### [Text block]
^^^^
Pain control is essential to patient care.

Ibuprofen (Ibuprin, Motrin, Advil)

DOC for treating mild to moderate pain if no contraindications exist. Inhibits inflammatory reactions and pain by decreasing the activity of the enzyme COX and thereby inhibiting production of prostaglandins.

Acetaminophen (Tylenol, Feverall, Aspirin Free Anacin, Tempra)

DOC for treating mild pain in patients with documented hypersensitivity to aspirin or NSAIDs, those diagnosed with upper GI disease, or those who take PO anticoagulants.

Naproxen (Naprosyn, Anaprox, Naprelan)

Used for relief of mild to moderate pain. Inhibits inflammatory reactions and pain by decreasing the activity of the enzyme COX and thereby inhibiting production of prostaglandins.

Ketoprofen (Oruvail, Orudis, Actron)
^^^^
### [Supplied material]

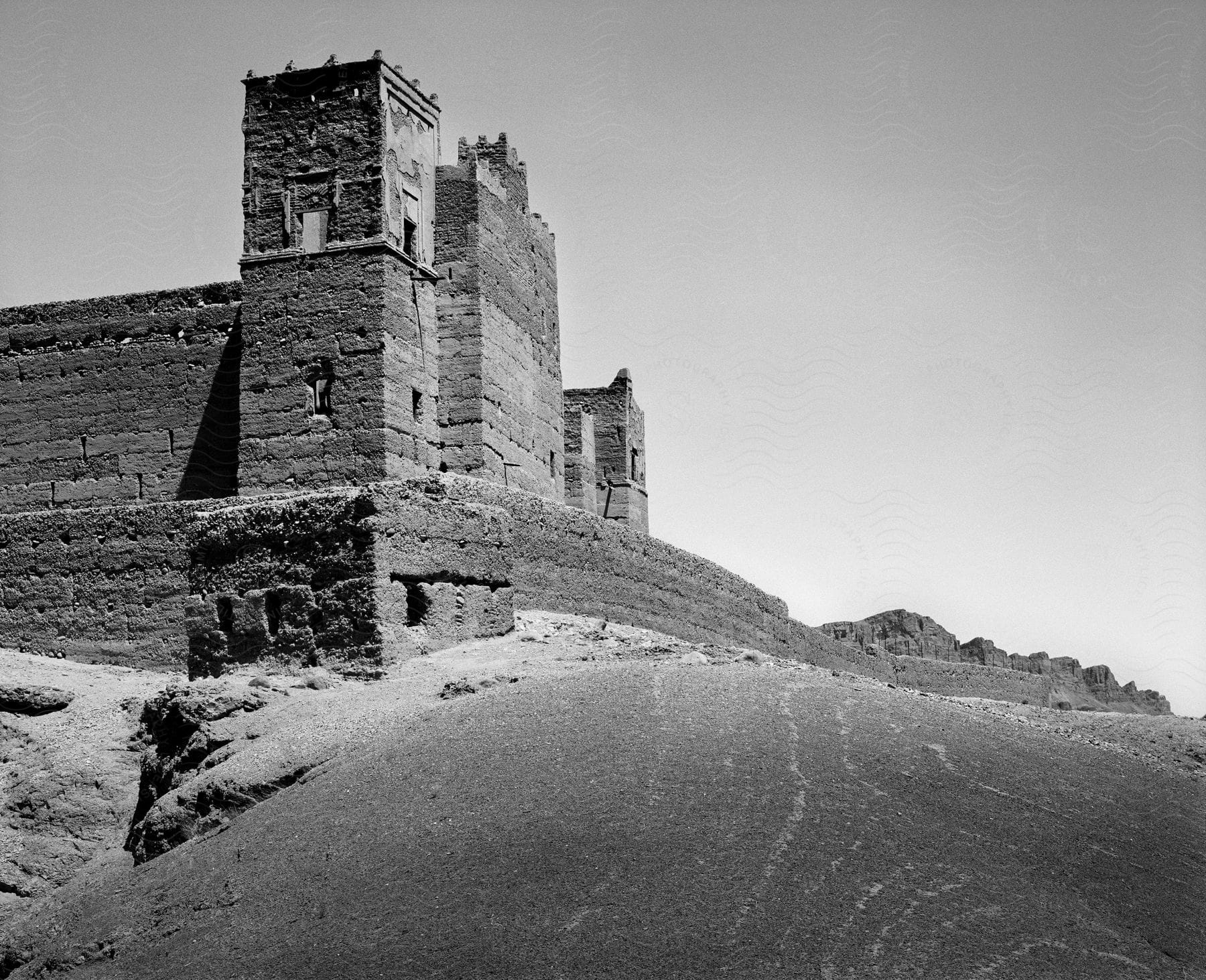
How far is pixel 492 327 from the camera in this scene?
962 inches

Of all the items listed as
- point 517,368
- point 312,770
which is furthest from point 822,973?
point 517,368

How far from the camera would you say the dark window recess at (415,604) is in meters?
12.5

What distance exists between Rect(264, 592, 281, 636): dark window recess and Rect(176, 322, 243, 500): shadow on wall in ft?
37.4

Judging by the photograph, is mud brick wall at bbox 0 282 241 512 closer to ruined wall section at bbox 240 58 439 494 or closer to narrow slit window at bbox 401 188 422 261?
ruined wall section at bbox 240 58 439 494

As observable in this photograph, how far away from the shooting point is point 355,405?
2170 centimetres

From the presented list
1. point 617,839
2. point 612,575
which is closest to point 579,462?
point 612,575

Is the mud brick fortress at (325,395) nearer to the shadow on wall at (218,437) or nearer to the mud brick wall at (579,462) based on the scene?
the shadow on wall at (218,437)

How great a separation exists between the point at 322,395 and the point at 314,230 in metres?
2.50

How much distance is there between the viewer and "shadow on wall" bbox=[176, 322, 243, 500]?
77.9 ft

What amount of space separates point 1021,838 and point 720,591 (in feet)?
49.1

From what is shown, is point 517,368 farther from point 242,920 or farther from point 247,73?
point 242,920

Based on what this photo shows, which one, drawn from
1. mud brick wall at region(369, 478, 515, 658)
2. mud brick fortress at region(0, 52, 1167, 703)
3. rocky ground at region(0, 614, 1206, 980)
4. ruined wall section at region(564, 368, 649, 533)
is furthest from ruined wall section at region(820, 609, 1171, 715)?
rocky ground at region(0, 614, 1206, 980)

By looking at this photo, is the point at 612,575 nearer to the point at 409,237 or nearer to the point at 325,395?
the point at 325,395

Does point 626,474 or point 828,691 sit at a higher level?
point 626,474
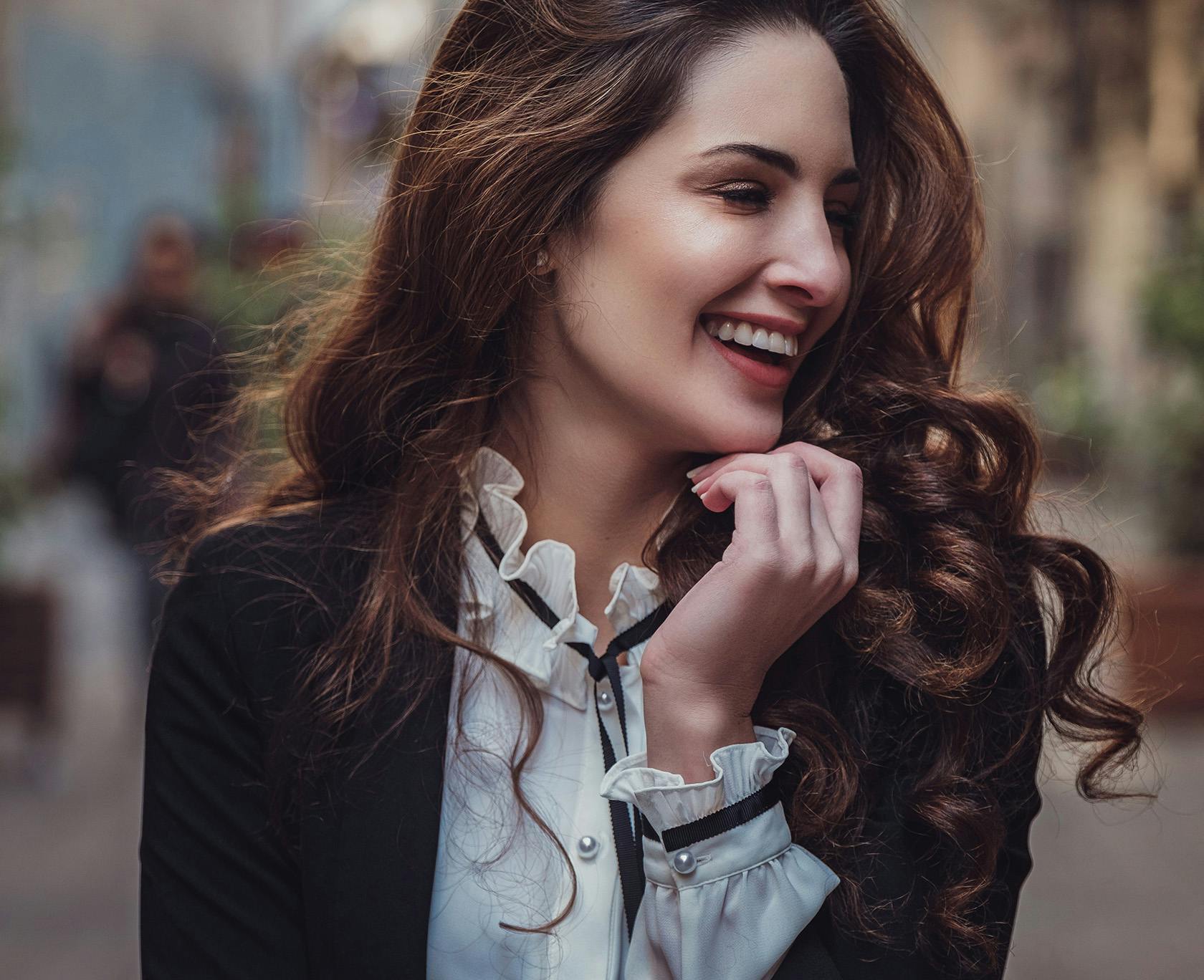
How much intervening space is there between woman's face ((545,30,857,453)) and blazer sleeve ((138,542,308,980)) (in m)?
0.72

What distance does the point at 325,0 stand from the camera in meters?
17.0

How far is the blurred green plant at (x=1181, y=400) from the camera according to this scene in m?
6.79

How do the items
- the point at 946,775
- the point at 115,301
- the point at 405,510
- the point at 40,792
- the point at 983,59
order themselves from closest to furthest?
the point at 946,775 < the point at 405,510 < the point at 40,792 < the point at 115,301 < the point at 983,59

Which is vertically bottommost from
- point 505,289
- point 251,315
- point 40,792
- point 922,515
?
point 40,792

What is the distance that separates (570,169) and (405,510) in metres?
0.58

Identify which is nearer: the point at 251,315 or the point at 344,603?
the point at 344,603

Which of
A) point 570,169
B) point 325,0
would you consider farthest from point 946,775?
point 325,0

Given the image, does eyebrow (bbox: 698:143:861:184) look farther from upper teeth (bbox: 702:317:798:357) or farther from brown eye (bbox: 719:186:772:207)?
upper teeth (bbox: 702:317:798:357)

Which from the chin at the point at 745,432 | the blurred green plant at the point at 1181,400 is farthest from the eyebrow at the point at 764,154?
the blurred green plant at the point at 1181,400

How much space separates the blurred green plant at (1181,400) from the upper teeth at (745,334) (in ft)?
18.0

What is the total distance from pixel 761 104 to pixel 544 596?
2.50ft

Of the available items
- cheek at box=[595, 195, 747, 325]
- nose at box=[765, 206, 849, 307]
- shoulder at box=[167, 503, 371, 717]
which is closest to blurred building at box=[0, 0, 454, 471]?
shoulder at box=[167, 503, 371, 717]

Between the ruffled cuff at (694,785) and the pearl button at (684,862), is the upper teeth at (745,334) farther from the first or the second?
the pearl button at (684,862)

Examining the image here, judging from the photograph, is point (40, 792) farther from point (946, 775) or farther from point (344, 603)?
point (946, 775)
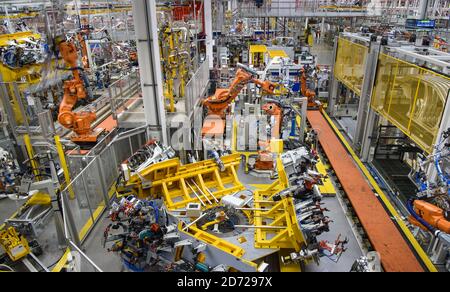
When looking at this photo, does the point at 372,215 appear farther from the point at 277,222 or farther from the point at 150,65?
the point at 150,65

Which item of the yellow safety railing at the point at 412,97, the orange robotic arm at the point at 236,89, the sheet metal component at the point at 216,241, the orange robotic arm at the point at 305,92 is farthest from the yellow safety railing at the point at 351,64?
the sheet metal component at the point at 216,241

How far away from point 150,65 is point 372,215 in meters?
Result: 6.05

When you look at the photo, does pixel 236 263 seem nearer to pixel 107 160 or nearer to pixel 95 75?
pixel 107 160

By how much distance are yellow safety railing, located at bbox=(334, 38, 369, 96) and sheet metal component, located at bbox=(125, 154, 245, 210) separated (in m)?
5.38

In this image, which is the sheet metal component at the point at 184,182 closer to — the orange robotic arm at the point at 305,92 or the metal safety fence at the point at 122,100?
the metal safety fence at the point at 122,100

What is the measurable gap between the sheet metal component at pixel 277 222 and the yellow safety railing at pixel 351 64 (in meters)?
5.44

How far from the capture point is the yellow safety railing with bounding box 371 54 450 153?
629 cm

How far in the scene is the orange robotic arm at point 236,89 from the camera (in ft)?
32.2

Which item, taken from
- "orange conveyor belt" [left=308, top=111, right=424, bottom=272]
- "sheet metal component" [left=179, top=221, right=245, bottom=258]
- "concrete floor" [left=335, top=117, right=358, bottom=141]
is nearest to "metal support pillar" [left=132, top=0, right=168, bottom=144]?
"sheet metal component" [left=179, top=221, right=245, bottom=258]

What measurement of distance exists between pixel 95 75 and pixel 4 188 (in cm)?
1020

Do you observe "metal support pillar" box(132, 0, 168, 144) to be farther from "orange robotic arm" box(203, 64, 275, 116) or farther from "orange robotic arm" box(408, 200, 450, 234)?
"orange robotic arm" box(408, 200, 450, 234)

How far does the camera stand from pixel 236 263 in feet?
17.5

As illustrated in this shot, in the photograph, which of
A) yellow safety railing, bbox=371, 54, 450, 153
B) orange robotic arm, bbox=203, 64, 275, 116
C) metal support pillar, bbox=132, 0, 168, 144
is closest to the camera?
yellow safety railing, bbox=371, 54, 450, 153
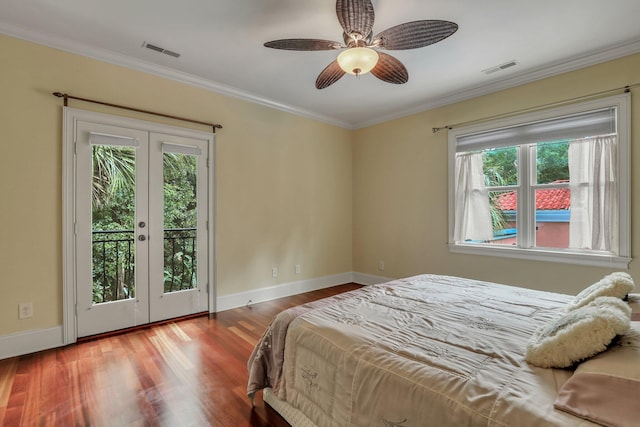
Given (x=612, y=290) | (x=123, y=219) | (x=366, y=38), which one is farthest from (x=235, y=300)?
(x=612, y=290)

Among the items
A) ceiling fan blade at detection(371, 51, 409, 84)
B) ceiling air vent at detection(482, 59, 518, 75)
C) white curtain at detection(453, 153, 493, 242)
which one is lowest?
white curtain at detection(453, 153, 493, 242)

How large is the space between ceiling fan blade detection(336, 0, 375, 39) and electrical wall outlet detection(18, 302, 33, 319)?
3.36 meters

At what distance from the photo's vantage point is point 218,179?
11.6 ft

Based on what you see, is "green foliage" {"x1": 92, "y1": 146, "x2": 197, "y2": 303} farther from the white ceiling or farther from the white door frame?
the white ceiling

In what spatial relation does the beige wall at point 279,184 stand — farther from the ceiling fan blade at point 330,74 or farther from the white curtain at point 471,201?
the ceiling fan blade at point 330,74

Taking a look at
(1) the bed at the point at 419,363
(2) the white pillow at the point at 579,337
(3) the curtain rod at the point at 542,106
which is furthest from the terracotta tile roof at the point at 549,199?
(2) the white pillow at the point at 579,337

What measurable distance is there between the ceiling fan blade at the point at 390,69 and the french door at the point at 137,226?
2.16 meters

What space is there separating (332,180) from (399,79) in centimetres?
246

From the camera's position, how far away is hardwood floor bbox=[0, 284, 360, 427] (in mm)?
1705

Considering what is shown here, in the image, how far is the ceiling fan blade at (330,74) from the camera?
240 centimetres

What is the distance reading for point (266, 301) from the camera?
12.8 feet

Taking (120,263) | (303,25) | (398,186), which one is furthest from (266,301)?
(303,25)

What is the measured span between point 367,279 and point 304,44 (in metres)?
3.70

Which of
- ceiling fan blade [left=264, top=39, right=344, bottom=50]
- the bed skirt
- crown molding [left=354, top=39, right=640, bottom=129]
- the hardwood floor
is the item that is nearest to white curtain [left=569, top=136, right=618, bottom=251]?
crown molding [left=354, top=39, right=640, bottom=129]
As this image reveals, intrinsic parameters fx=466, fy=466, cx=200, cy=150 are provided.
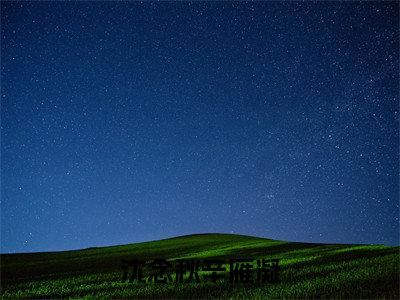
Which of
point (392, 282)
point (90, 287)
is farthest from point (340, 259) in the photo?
point (90, 287)

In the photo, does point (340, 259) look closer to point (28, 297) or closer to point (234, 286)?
point (234, 286)

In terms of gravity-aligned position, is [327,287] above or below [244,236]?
below

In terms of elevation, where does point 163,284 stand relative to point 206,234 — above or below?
below

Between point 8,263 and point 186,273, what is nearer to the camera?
point 186,273

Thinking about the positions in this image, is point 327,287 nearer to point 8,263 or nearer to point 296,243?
point 296,243

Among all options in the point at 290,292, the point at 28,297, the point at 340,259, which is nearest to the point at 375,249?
the point at 340,259

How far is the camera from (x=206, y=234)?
64.9 m

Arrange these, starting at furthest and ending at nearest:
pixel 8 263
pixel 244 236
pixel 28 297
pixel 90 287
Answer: pixel 244 236, pixel 8 263, pixel 90 287, pixel 28 297

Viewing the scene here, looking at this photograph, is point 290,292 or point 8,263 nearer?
point 290,292

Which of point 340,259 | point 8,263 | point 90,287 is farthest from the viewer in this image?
point 8,263

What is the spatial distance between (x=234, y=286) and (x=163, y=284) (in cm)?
337

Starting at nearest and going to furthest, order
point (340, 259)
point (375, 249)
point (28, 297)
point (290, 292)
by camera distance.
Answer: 1. point (290, 292)
2. point (28, 297)
3. point (340, 259)
4. point (375, 249)

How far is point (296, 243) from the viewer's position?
4634cm

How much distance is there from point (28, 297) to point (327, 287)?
12755 mm
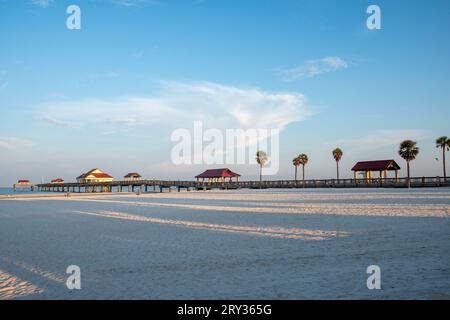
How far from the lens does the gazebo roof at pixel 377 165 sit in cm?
5200

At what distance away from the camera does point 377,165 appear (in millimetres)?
53375

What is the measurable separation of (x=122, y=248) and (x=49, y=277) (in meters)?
2.94

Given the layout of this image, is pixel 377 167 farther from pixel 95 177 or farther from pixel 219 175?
pixel 95 177

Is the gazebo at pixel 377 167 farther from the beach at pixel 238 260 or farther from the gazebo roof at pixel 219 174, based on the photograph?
the beach at pixel 238 260

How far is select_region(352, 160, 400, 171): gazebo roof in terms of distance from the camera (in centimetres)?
5200

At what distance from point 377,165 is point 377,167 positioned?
2.46ft

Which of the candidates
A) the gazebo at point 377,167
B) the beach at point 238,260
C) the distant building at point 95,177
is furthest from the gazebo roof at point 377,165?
the distant building at point 95,177

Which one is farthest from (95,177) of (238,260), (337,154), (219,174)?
(238,260)

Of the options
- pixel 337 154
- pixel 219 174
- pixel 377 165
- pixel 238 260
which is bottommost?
pixel 238 260

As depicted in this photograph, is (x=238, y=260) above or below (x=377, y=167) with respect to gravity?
below

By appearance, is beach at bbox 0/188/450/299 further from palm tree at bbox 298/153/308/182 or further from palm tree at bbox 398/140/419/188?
palm tree at bbox 298/153/308/182

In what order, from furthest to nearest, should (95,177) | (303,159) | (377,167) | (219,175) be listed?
(95,177)
(303,159)
(219,175)
(377,167)

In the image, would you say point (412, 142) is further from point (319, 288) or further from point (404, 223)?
point (319, 288)
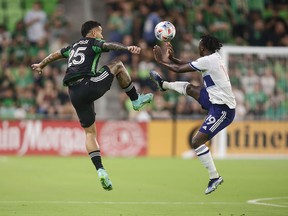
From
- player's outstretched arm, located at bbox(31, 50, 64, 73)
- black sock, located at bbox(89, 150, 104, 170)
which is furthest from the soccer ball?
black sock, located at bbox(89, 150, 104, 170)

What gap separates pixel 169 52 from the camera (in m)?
12.5

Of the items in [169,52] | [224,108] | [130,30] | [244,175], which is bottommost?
[244,175]

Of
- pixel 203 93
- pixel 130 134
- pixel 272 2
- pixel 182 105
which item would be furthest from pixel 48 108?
pixel 203 93

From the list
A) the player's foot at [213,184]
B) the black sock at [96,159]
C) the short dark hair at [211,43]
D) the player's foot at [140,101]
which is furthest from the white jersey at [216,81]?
the black sock at [96,159]

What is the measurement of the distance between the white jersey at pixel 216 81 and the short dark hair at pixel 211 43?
141mm

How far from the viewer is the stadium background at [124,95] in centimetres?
2331

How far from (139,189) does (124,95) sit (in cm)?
989

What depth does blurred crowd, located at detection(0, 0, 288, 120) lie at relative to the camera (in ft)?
78.0

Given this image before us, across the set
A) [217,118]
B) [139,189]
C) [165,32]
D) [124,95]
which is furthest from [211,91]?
[124,95]

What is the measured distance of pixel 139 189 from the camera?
580 inches

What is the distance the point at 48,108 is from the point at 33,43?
270cm

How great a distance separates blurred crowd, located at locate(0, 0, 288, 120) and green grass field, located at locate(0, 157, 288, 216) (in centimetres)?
221

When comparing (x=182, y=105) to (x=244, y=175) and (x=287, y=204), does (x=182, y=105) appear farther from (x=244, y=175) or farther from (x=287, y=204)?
(x=287, y=204)

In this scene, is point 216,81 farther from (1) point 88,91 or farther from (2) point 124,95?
(2) point 124,95
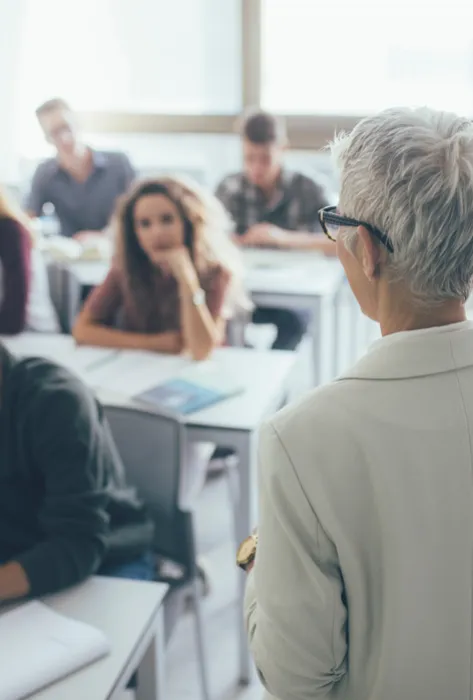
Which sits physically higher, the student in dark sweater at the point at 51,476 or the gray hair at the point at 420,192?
the gray hair at the point at 420,192

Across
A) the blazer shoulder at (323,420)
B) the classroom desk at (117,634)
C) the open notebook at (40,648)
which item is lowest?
the classroom desk at (117,634)

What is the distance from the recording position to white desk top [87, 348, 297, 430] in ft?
6.93

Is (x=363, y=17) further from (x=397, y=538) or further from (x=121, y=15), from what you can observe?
(x=397, y=538)

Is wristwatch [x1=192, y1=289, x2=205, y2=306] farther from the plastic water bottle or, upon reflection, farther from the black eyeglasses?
the plastic water bottle

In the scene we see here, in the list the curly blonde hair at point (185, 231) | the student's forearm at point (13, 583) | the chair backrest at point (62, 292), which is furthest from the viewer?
the chair backrest at point (62, 292)

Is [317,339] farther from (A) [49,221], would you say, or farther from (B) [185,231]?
(A) [49,221]

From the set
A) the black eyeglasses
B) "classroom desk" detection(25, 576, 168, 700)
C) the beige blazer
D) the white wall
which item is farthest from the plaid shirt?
the beige blazer

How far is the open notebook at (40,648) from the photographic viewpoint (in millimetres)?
1158

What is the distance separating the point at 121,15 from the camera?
202 inches

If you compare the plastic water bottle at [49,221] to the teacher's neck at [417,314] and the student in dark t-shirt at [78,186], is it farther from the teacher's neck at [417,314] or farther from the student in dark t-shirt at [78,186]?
the teacher's neck at [417,314]

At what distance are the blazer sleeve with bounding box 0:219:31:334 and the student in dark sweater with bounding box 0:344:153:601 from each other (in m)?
1.27

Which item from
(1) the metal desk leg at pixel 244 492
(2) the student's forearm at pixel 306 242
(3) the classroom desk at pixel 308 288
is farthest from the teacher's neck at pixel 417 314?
(2) the student's forearm at pixel 306 242

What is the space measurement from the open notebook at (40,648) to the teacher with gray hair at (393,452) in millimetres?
406

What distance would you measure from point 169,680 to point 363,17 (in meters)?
3.89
^^^^
### [What you need to do]
[a] In the pain medication text, which drug is the DOC for mild pain in patients with documented hypersensitivity to aspirin or NSAIDs?
[b] Reproduce the pain medication text between "Ibuprofen (Ibuprin, Motrin, Advil)" and "take PO anticoagulants.", inclusive.
[c] Carry the pain medication text on from the point where it stops.

### [List of answers]
[a] Acetaminophen (Tylenol, Feverall, Aspirin Free Anacin, Tempra).

[b]
Ibuprofen (Ibuprin, Motrin, Advil)

DOC for treating mild to moderate pain if no contraindications exist. Inhibits inflammatory reactions and pain by decreasing the activity of the enzyme COX and thereby inhibiting production of prostaglandins.

Acetaminophen (Tylenol, Feverall, Aspirin Free Anacin, Tempra)

DOC for treating mild pain in patients with documented hypersensitivity to aspirin or NSAIDs, those diagnosed with upper GI disease, or those who take PO anticoagulants.

[c]
Used to relieve mild to moderate pain and inflammation. Initially administer small dosages to patients with a small body size, elderly patients, and those with renal or liver disease. Doses >75 mg do not increase therapeutic effects. Administer high doses with caution, and closely observe patients for response.

Codeine/acetaminophen (Tylenol with codeine #3)

Drug combination indicated for treatment of mild to moderate pain.

Oxycodone and acetaminophen (Percocet)

Drug combination indicated to relieve moderate to severe pain. DOC for aspirin-hypersensitive patients.

Hydrocodone bitartrate and acetaminophen (Vicodin, Lortab, Norcet)

Drug combination indicated to relieve moderate to severe pain.